I was “born n bred” in Barking as the saying goes, into a welfare state with free healthcare, decent affordable housing, proper pensions, and free education. Quite a change from the situation many young people find themselves in these days! Technically, I’m an “Essex Boy”, because Barking was in Essex.. until 1965! I attended the local schools, then on to higher education…the first in my family to be a “college boy”. 

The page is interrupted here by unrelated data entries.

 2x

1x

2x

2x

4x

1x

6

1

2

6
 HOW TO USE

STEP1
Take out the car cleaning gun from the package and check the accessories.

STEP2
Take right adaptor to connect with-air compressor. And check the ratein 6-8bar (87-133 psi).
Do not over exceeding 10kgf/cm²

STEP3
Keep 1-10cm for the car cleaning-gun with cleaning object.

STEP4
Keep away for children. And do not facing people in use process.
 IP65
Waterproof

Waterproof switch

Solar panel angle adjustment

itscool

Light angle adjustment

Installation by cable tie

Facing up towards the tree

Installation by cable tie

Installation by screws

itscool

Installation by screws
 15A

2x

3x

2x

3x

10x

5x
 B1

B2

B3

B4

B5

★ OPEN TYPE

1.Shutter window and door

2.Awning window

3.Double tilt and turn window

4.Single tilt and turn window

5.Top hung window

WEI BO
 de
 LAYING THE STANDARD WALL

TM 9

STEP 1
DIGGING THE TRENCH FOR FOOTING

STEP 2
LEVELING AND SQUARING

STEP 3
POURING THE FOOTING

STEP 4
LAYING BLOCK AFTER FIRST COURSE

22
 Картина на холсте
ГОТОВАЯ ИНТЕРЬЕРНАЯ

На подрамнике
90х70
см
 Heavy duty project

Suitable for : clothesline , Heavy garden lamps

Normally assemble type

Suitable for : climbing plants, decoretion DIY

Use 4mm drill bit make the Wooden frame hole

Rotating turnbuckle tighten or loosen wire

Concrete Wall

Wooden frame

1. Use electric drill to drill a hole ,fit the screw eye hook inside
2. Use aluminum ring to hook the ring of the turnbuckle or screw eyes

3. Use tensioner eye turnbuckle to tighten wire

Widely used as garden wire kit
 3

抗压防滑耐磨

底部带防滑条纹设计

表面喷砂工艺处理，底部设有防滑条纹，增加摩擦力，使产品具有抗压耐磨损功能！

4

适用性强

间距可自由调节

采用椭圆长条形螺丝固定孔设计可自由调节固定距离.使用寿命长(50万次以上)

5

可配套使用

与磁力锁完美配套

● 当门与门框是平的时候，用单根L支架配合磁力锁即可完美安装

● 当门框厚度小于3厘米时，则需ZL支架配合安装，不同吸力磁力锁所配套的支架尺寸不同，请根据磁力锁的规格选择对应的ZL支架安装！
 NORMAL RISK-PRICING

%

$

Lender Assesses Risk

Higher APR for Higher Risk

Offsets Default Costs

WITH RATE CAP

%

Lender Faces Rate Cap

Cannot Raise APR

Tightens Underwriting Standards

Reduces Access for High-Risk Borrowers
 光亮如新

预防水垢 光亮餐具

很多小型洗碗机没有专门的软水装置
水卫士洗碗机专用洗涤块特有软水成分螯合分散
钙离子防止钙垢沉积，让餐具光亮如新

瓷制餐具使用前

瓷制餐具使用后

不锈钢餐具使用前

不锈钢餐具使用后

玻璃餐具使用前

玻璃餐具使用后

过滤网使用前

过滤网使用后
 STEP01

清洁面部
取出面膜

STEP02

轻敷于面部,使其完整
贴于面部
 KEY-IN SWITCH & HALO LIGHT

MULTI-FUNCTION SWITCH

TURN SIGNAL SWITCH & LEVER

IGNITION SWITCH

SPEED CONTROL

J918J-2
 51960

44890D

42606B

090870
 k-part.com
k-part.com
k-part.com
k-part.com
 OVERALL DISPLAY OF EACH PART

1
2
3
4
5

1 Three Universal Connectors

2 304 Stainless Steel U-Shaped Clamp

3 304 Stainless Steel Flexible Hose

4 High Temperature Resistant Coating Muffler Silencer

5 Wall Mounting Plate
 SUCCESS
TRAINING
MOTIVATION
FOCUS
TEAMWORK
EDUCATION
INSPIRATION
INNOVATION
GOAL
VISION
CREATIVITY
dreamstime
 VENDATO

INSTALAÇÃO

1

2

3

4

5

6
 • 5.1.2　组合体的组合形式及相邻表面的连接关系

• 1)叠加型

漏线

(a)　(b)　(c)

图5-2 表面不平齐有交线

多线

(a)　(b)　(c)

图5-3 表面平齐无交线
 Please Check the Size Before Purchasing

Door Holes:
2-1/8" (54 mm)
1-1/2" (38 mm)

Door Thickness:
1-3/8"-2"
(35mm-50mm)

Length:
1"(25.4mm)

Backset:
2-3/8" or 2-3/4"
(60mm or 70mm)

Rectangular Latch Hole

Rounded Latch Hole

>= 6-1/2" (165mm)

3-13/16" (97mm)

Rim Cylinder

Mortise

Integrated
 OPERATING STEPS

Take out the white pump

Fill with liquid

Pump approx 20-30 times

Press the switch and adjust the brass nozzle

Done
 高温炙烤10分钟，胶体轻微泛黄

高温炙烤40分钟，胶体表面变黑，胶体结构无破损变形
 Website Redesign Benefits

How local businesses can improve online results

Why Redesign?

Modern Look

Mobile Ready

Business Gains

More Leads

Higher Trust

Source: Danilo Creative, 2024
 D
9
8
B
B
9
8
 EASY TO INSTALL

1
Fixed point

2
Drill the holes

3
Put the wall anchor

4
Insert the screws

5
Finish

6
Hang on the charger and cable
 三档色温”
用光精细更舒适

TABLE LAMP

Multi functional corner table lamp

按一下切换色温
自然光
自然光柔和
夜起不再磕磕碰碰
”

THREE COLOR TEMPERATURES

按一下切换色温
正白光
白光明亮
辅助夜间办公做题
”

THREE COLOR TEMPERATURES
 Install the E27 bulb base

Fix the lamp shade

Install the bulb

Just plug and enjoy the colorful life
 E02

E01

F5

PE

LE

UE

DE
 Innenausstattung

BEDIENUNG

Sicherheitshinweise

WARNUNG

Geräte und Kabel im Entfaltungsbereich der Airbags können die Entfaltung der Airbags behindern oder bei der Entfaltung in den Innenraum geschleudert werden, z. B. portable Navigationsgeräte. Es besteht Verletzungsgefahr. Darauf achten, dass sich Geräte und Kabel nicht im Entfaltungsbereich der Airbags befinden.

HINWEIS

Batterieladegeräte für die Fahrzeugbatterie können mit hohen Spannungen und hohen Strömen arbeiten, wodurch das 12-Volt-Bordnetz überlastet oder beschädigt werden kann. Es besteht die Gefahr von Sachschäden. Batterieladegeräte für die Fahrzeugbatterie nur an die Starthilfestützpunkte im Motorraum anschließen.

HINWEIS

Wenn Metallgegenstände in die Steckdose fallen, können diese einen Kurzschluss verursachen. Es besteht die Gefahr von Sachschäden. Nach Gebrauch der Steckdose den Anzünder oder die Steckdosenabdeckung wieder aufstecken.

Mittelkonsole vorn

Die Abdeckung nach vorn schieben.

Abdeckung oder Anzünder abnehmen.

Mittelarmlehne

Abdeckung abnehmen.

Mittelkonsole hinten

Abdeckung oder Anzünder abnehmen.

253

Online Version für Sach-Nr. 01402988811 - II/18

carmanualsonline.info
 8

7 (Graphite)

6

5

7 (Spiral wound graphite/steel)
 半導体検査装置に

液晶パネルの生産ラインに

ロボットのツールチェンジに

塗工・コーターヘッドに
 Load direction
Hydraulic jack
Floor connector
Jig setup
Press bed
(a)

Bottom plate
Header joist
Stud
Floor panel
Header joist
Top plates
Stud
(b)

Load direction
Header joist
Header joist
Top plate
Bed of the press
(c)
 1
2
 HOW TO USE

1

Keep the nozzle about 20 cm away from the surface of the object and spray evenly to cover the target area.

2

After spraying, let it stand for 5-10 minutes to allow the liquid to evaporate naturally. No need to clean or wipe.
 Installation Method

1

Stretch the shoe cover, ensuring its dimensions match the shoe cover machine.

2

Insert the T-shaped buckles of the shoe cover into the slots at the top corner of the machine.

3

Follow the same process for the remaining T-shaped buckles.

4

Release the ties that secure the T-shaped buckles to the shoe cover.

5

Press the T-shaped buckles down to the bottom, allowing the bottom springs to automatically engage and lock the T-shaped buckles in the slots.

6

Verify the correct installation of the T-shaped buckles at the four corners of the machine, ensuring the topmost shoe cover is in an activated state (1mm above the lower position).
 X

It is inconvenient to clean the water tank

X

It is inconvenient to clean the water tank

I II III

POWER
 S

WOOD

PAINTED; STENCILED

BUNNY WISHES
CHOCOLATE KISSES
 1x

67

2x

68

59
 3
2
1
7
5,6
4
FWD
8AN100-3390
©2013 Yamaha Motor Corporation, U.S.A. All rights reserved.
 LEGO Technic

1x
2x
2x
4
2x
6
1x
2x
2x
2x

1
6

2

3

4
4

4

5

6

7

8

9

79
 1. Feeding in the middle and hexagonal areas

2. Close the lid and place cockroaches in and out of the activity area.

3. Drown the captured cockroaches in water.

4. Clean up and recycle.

The story of Barking and Dagenham too, is a story of constant change. I have lived most of my time on Thames View Estate, since the houses were built there in the mid 1950’s. Thousands of new homes were built in the shadow of a coal-fired power station, and the “giant” electricity pylons carrying hundreds of thousands of volts across the land. For decades, vast areas of the old marshes had been used to dump ‘fly-ash’ from the power station. Millions of tonnes of it!   In those days, the area was perceived as being suitable only as a place to dump its waste in landfill by those in power. The rubbish dumps were the playground of many local children.  Many people around here still have old pottery, bottles, and metal toys that they rescued from the soil. We’d often venture further out to the banks of the River Thames, and explore the WW2 air-raid bunkers, long since derelict, built to protect workers at the power station from bombing by the German Air Force… some change! We’d find piles of discarded army surplus gas-masks and army kit, which we’d wear and clomp about in. The area was so vast, there was still plenty of the old marshland creeks to explore. There were still, right into the 1980’s, a small herd of cows around the Choat’s Road and the shoreline. Sometimes the cows would manage to dodge around the fences and wander onto the housing estate. Industrial development and the giant Ford works along the A13 and the ‘car culture’ brought its own changes, and affected the sense of ‘belonging’ and identity to the area. Some things haven’t changed, though. The River Thames seems timeless. Go there, and you can still see the massive bird feeding areas and the important wildlife habitat that have existed there for ages. It’s like that, here… changing, yet changeless.

It all goes to create a unique place full of character and identity and a sense of ‘belonging’ for those who live here, even though much has changed: the old power station is long gone, the cattle moved off, the fly-ash buried out of sight,  but small bits of the original wide-open marshes have survived. Most recently, the most noticeable change is the massive 800 acre Barking Riverside housing development. This too, is bringing its unique set of challenges. We, all of us, bring our own sense of identity to this shared space. But I guess ultimately, this has to be about ‘belonging’. Are we capable of creating spaces in which people share that same sense of a unique character… and belonging?